• _Goal_
Reproduce the stretch of the listing from the line containing "What distance would" through the line containing "817 centimetres", changing "white helmet" to "yellow helmet" and keeping everything else the same.

## BEGIN Data section

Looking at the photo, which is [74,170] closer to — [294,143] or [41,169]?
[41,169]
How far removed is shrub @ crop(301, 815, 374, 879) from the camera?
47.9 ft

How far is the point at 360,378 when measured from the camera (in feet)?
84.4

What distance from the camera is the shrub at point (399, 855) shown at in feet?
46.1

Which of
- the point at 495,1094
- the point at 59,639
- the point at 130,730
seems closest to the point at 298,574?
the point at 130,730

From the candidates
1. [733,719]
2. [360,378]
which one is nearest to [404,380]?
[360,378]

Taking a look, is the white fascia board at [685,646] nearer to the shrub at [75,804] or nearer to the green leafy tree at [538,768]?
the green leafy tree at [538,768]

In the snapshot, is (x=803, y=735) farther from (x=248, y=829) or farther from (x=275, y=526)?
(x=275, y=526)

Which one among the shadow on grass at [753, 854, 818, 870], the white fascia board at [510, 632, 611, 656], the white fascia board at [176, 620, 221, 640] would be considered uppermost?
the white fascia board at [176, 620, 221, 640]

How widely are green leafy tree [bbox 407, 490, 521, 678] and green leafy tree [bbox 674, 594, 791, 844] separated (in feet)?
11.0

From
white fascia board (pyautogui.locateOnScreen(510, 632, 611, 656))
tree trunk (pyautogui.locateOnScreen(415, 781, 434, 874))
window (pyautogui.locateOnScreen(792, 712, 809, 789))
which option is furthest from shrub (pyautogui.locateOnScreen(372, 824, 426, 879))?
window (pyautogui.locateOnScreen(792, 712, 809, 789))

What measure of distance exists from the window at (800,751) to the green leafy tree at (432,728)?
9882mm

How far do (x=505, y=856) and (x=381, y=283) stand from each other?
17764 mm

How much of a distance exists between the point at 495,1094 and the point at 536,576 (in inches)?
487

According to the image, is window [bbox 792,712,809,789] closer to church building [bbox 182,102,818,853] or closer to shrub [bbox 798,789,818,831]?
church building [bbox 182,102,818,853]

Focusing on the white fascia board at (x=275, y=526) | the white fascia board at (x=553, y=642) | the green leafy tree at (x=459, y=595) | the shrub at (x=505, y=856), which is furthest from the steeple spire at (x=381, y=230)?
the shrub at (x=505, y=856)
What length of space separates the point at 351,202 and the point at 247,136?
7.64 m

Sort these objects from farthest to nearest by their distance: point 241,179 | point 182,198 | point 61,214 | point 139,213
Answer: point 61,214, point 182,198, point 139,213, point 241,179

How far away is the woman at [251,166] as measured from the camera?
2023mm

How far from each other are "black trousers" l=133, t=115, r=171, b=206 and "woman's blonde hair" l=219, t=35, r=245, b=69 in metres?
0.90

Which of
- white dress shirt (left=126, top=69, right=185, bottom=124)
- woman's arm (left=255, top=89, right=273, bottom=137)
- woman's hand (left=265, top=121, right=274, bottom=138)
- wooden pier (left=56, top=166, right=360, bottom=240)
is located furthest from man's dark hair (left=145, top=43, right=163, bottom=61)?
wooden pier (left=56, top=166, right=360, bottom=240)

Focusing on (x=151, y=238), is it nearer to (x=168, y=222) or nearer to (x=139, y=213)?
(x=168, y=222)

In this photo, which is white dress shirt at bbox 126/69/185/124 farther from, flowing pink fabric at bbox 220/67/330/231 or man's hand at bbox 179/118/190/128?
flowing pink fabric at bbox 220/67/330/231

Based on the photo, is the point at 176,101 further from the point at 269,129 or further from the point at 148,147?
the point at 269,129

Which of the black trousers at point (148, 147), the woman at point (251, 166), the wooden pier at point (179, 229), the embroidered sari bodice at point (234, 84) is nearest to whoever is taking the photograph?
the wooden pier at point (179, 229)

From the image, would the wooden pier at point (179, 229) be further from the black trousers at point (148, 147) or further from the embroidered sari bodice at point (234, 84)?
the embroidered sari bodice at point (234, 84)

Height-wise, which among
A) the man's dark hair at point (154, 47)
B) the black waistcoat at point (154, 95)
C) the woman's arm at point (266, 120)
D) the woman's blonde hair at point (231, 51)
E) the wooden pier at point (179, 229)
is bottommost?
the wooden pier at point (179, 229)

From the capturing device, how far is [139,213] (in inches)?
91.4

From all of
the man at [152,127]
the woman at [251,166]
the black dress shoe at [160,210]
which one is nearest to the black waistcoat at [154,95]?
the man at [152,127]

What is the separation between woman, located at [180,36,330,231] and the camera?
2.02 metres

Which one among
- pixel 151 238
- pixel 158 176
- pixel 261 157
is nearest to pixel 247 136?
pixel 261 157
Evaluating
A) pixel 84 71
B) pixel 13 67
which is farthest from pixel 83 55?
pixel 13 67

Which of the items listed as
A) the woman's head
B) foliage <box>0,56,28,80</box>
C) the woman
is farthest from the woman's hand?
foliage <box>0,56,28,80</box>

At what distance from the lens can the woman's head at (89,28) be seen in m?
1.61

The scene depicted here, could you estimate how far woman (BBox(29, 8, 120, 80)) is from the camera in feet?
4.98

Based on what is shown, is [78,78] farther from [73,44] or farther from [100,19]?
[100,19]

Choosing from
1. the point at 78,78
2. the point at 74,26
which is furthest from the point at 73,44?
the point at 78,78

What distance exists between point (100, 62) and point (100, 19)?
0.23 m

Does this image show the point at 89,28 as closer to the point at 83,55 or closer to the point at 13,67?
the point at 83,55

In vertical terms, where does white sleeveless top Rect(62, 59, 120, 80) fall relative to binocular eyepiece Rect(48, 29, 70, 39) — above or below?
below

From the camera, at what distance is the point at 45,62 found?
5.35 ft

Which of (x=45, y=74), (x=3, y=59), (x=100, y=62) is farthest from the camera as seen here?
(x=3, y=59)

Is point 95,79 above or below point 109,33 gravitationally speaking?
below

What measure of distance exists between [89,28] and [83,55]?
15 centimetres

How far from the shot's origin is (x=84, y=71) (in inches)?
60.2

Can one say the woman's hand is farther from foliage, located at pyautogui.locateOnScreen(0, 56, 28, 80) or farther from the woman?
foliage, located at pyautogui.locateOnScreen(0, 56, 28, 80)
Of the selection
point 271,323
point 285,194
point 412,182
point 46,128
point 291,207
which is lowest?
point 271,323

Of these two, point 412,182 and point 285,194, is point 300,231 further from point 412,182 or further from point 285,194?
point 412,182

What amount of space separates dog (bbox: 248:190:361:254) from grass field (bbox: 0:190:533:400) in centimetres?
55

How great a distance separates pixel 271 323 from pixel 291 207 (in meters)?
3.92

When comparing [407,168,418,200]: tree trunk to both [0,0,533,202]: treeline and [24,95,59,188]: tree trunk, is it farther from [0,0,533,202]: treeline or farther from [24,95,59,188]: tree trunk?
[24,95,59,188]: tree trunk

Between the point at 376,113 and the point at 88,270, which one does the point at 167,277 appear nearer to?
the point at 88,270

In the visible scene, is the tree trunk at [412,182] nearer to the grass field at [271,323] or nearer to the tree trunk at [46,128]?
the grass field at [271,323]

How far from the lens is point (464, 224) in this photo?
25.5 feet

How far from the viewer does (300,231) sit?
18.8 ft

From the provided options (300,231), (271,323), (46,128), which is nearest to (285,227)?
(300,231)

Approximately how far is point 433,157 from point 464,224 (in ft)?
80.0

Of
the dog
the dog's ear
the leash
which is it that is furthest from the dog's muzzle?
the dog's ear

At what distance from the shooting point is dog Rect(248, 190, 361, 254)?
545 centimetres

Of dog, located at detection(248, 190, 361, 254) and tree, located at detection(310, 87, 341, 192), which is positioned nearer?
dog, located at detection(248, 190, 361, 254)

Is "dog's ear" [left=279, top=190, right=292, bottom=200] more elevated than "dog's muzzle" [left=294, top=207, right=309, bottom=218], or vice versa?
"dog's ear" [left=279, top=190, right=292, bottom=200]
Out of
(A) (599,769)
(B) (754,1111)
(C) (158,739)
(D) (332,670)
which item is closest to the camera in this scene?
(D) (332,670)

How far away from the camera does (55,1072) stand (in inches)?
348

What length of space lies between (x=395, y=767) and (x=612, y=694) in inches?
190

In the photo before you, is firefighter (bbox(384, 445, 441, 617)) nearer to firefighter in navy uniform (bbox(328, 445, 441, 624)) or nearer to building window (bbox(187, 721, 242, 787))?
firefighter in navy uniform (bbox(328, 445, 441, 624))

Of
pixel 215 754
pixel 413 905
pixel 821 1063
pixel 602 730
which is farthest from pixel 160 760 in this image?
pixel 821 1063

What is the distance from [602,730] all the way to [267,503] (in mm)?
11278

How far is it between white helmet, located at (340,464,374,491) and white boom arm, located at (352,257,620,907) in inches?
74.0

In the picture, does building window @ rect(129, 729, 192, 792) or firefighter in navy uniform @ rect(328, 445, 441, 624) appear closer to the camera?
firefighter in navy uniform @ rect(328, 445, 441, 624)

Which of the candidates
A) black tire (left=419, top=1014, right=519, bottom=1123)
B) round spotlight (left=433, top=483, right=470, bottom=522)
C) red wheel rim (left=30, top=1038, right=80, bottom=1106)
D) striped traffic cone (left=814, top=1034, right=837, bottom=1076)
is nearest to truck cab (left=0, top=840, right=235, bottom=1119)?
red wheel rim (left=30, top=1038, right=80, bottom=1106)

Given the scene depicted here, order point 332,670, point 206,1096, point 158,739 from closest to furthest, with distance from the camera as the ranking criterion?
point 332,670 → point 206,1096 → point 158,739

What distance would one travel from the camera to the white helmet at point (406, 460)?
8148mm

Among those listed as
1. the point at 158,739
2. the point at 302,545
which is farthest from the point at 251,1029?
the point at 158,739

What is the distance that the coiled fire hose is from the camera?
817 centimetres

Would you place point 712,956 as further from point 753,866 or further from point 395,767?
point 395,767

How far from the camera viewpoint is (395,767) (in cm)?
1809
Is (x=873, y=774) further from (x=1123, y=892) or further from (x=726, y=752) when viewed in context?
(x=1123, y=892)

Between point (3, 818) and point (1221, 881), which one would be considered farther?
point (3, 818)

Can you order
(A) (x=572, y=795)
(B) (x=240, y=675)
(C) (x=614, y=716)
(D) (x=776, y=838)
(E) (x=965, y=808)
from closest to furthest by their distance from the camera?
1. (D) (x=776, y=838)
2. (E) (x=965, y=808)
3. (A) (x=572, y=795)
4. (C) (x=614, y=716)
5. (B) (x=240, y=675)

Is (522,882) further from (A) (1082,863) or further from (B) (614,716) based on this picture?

## END Data section

• _Response for this exercise_
What distance would one travel from the camera to the yellow helmet at point (406, 460)?
8148mm

Among those listed as
1. the point at 158,739
2. the point at 302,545
which is farthest from the point at 251,1029?
the point at 158,739

What is the distance that the coiled fire hose is from the camera?
817 centimetres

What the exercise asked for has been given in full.